Let's break down the problem.

Part (a)

You are asked to compute the standard deviation, $s$, for the data set: $5, 15, 13, 7, 11$ The standard deviation formula is: $s = \sqrt{\frac{\sum (x_i - \bar{x})^2}{n-1}}$ where:

• $x_i$ are the data points,
• $\bar{x}$ is the mean of the data points,
• $n$ is the number of data points.

Let me compute this step by step:

1. Data points: 5, 15, 13, 7, 11

2. Mean ($\bar{x}$): $\bar{x} = \frac{5 + 15 + 13 + 7 + 11}{5} = \frac{51}{5} = 10.2$

3. Deviation from mean: Subtract the mean from each data point:

   • $5 - 10.2 = -5.2$
   • $15 - 10.2 = 4.8$
   • $13 - 10.2 = 2.8$
   • $7 - 10.2 = -3.2$
   • $11 - 10.2 = 0.8$

4. Square the deviations:

   • $(-5.2)^2 = 27.04$
   • $(4.8)^2 = 23.04$
   • $(2.8)^2 = 7.84$
   • $(-3.2)^2 = 10.24$
   • $(0.8)^2 = 0.64$

5. Sum of squares: $27.04 + 23.04 + 7.84 + 10.24 + 0.64 = 68.8$

6. Divide by $n - 1$ (degrees of freedom): $\frac{68.8}{4} = 17.2$

7. Standard deviation: $s = \sqrt{17.2} \approx 4.147$

So the correct standard deviation for part (a) is approximately 4.147.

Part (b)

You are asked to add 8 to each data value, giving a new data set: $13, 23, 21, 15, 19$ Let's compute the new standard deviation.

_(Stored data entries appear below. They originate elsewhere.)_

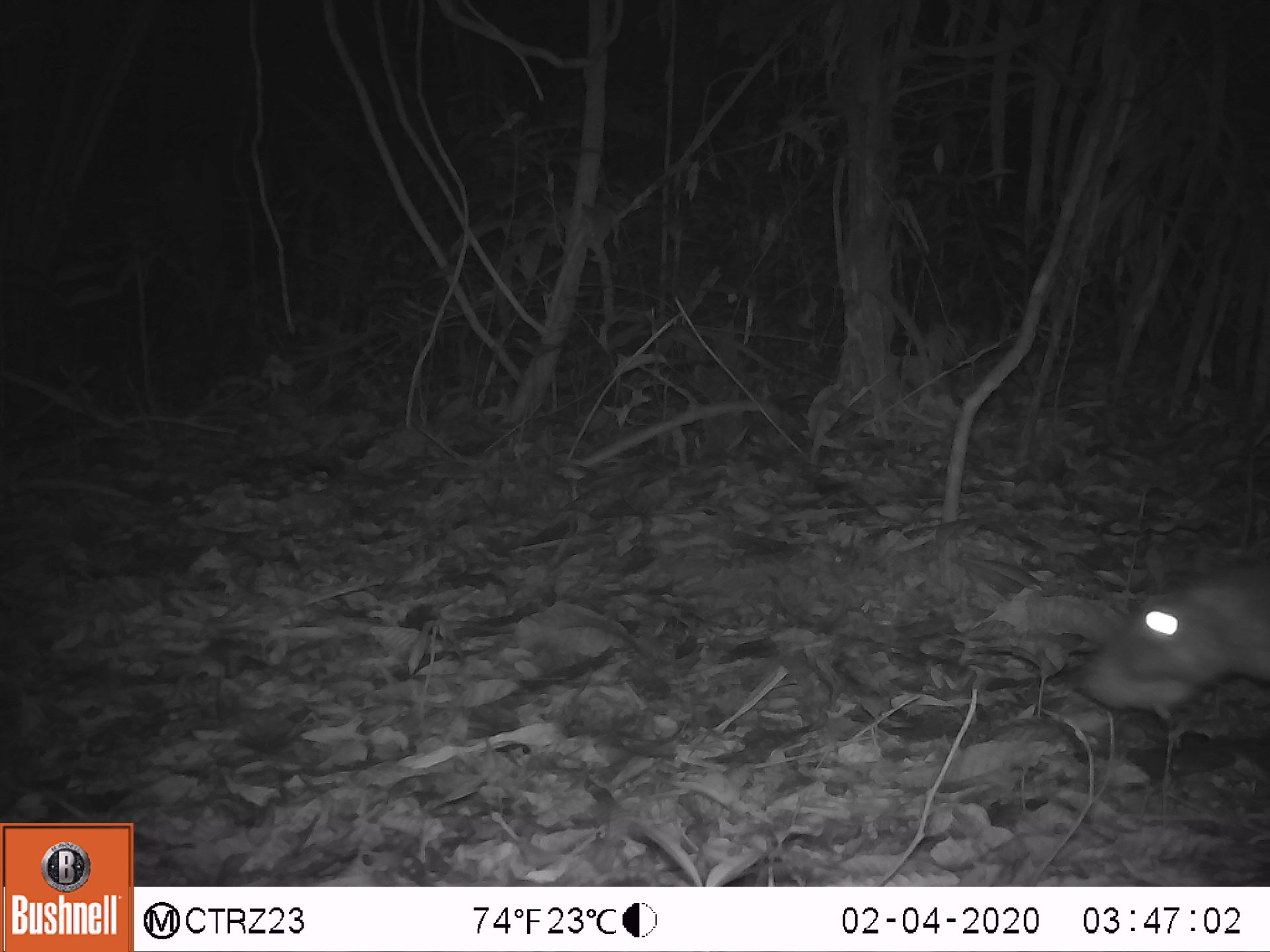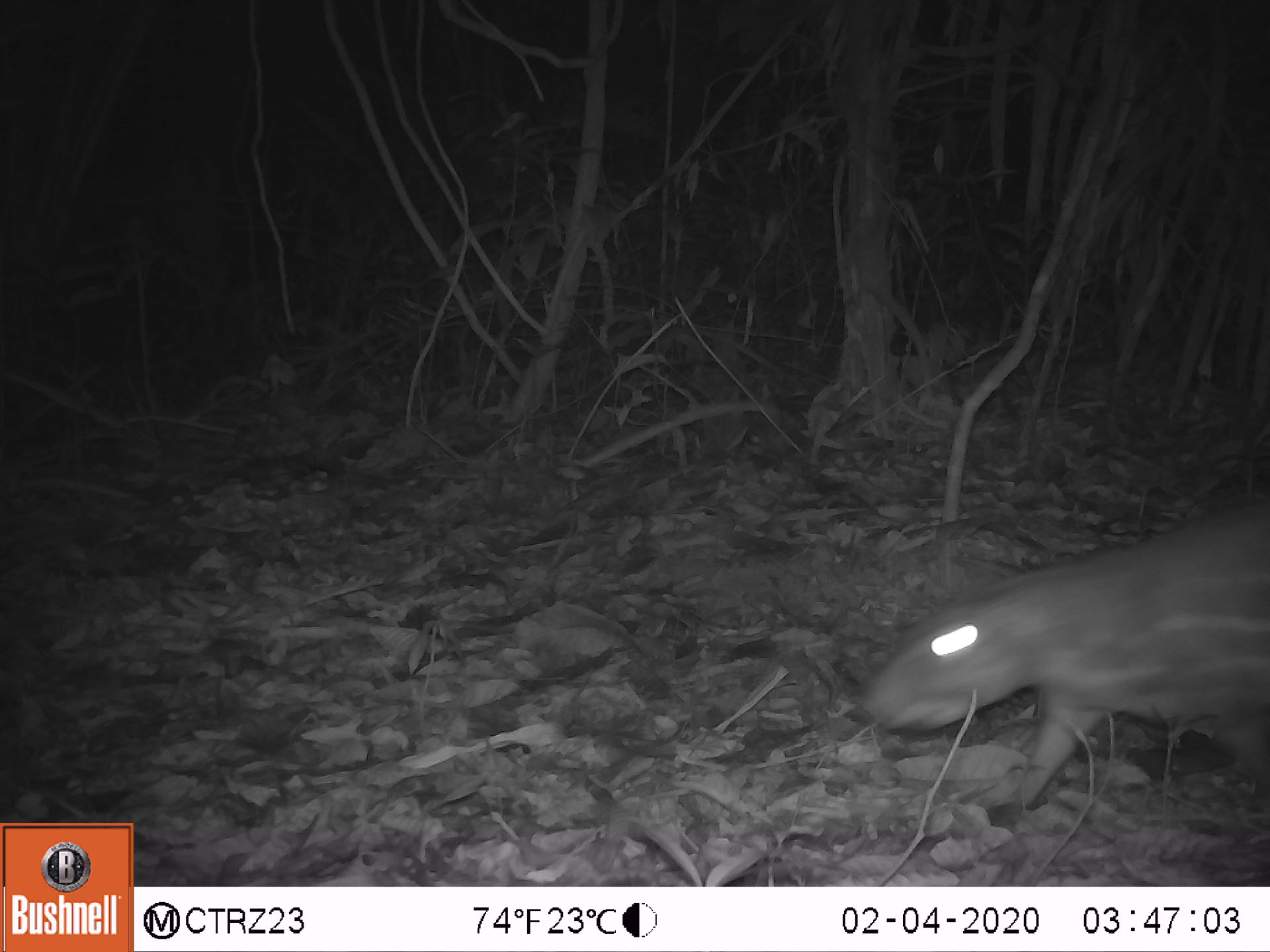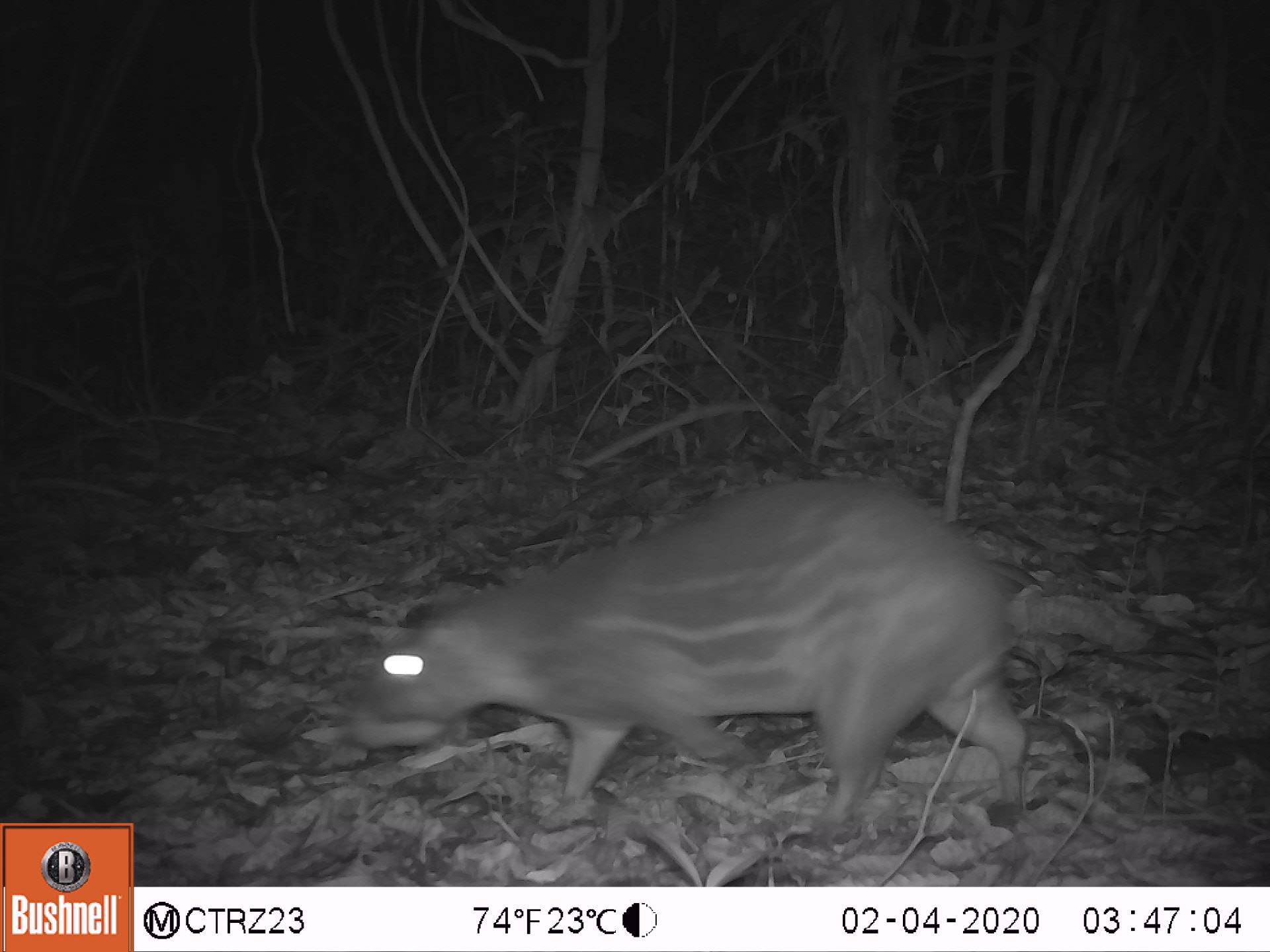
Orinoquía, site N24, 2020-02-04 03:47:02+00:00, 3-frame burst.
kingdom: Animalia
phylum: Chordata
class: Mammalia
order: Rodentia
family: Cuniculidae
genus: Cuniculus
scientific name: Cuniculus paca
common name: spotted paca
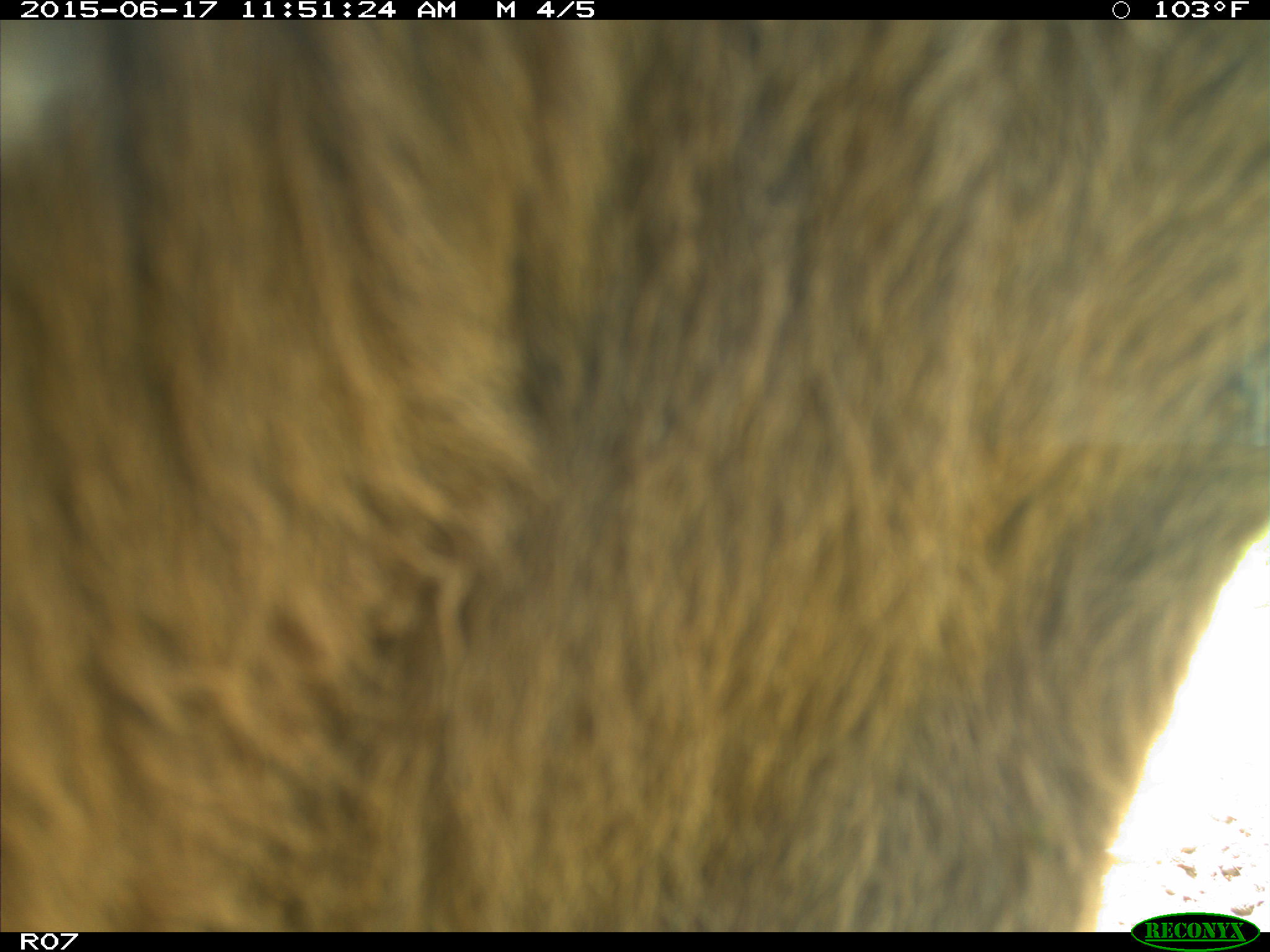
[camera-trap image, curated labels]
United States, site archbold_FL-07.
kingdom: Animalia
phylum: Chordata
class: Mammalia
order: Artiodactyla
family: Bovidae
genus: Bos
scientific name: Bos taurus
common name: domestic cow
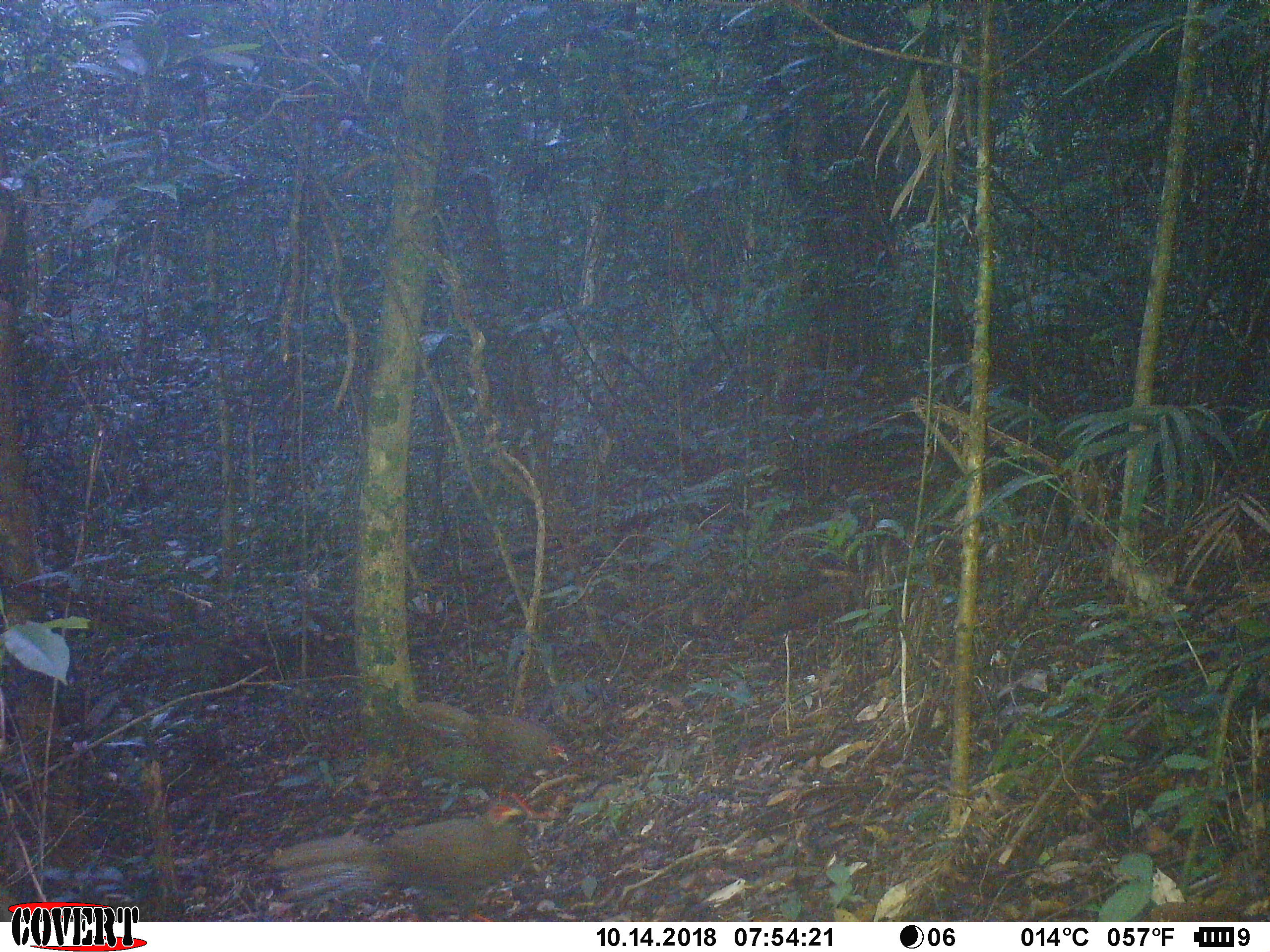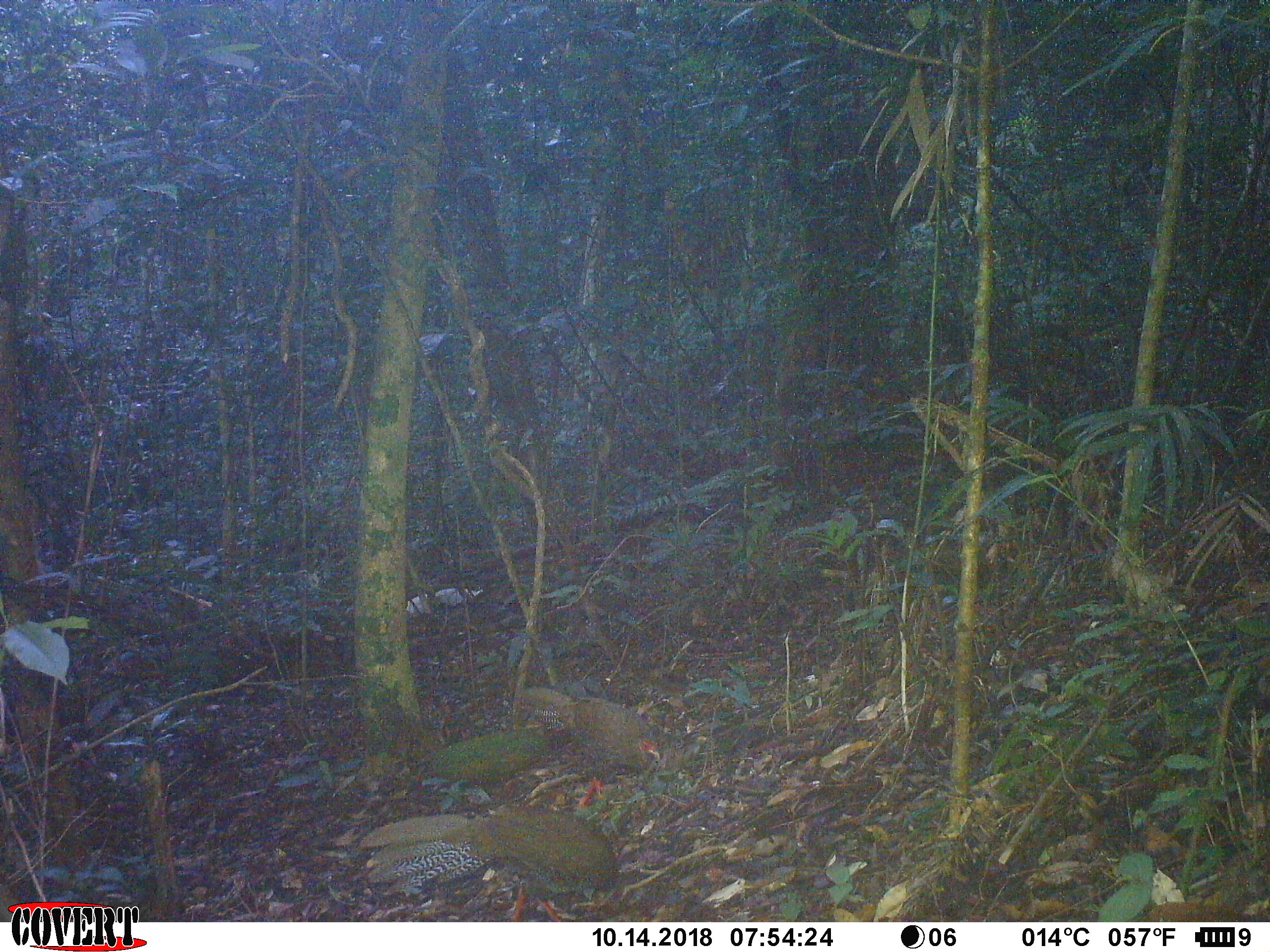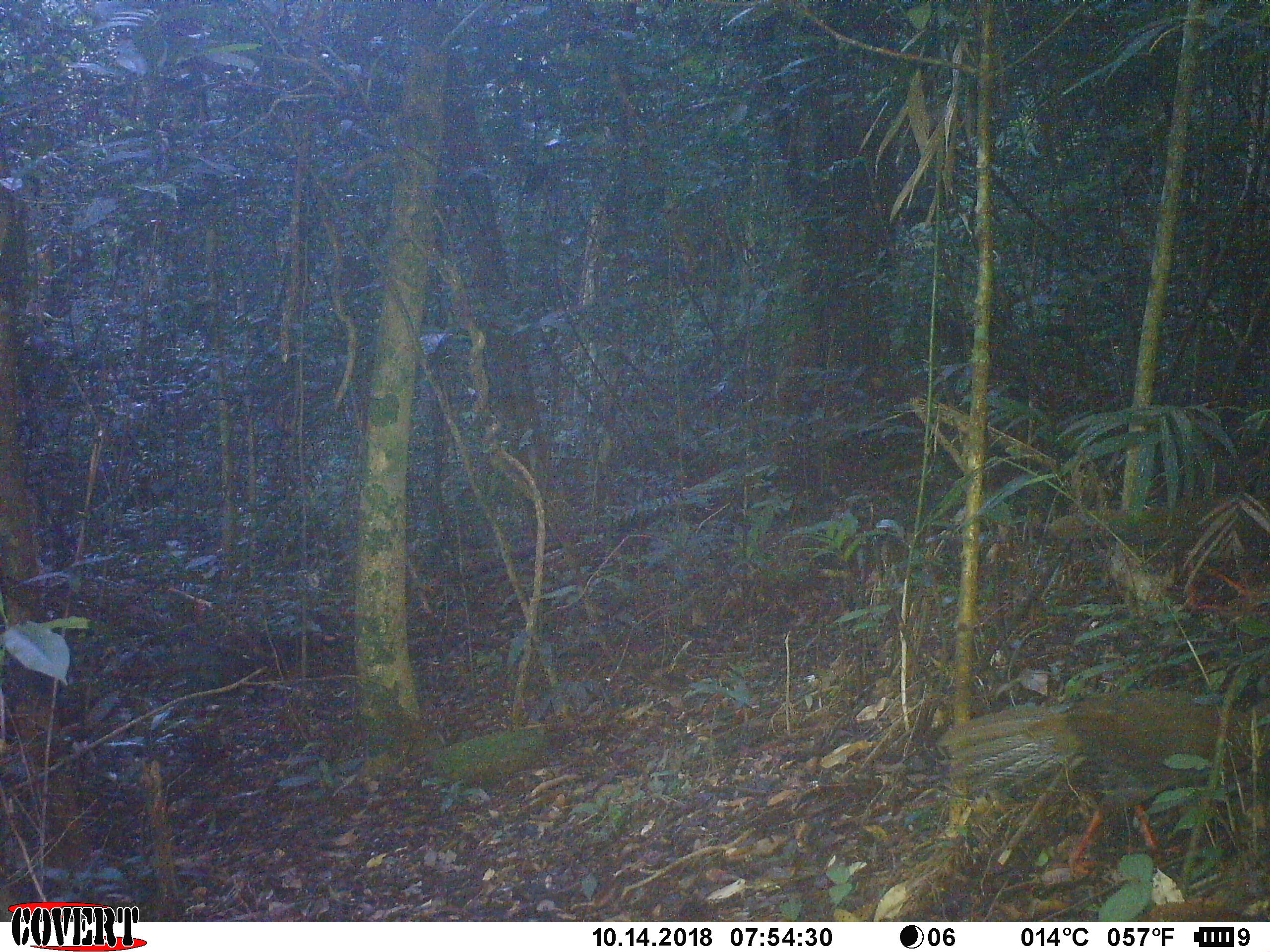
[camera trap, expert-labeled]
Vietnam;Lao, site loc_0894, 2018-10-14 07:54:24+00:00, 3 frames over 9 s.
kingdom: Animalia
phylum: Chordata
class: Aves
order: Galliformes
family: Phasianidae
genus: Lophura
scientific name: Lophura nycthemera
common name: silver pheasant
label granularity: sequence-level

1. New data points: 13, 23, 21, 15, 19

2. New mean: $\bar{x} = \frac{13 + 23 + 21 + 15 + 19}{5} = \frac{91}{5} = 18.2$

3. Deviation from the new mean:

   • $13 - 18.2 = -5.2$
   • $23 - 18.2 = 4.8$
   • $21 - 18.2 = 2.8$
   • $15 - 18.2 = -3.2$
   • $19 - 18.2 = 0.8$

4. Square the deviations (same as before, because adding a constant doesn't change deviations):

   • $(-5.2)^2 = 27.04$
   • $(4.8)^2 = 23.04$
   • $(2.8)^2 = 7.84$
   • $(-3.2)^2 = 10.24$
   • $(0.8)^2 = 0.64$

5. Sum of squares: The same, $68.8$.

6. Divide by $n - 1$: $\frac{68.8}{4} = 17.2$

7. New standard deviation: $s = \sqrt{17.2} \approx 4.147$

So the correct standard deviation for part (b) is also 4.147.

Part (c)

The correct conclusion is that adding the same constant to each data value does not change the standard deviation. Therefore, the correct answer to the question is:

• "Adding the same constant $c$ to each data value results in the standard deviation remaining the same."

Let me know if you want more details or if you have questions!

Here are 5 related questions to expand your understanding:

1. How does multiplying each data point by a constant affect the standard deviation?
2. Why does adding a constant to each data point leave the standard deviation unchanged?
3. Can standard deviation ever be negative? Why or why not?
4. What is the relationship between variance and standard deviation?
5. How does standard deviation differ from range as a measure of variability?

Tip: Always remember that standard deviation measures the spread of data around the mean. Adding a constant shifts the entire dataset without affecting the spread.